◆ **RECORD SET**:
==========

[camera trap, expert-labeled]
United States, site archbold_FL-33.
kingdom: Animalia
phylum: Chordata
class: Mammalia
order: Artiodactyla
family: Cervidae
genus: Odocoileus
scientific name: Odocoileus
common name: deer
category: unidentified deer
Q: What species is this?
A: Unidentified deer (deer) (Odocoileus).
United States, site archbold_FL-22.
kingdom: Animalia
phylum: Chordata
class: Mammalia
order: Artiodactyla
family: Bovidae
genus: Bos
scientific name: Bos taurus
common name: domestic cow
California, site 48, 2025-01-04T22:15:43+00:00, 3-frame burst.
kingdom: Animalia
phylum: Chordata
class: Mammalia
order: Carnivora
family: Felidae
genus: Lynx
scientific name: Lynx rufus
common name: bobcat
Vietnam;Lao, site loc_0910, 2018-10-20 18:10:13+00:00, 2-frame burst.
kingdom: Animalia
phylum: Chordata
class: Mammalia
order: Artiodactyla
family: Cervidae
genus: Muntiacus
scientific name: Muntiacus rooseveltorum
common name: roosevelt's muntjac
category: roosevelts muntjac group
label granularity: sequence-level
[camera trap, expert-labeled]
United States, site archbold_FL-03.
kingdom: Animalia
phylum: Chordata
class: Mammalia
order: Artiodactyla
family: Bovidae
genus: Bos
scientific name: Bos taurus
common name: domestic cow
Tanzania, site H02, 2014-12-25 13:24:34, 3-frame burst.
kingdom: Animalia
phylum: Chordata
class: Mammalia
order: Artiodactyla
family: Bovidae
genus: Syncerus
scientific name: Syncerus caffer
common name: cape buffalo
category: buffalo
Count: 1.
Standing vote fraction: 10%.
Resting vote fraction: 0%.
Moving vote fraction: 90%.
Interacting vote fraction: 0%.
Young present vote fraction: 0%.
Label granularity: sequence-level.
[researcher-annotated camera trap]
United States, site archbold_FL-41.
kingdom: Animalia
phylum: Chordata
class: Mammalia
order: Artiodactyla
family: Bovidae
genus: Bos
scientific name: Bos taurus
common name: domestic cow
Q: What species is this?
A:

==========

◆ **TASK DIRECTIONS**: Among the lines above, find those with the string "common" and copy them.

◆ **THE ANSWER**:
common name: deer
common name: domestic cow
common name: bobcat
common name: roosevelt's muntjac
common name: domestic cow
common name: cape buffalo
common name: domestic cow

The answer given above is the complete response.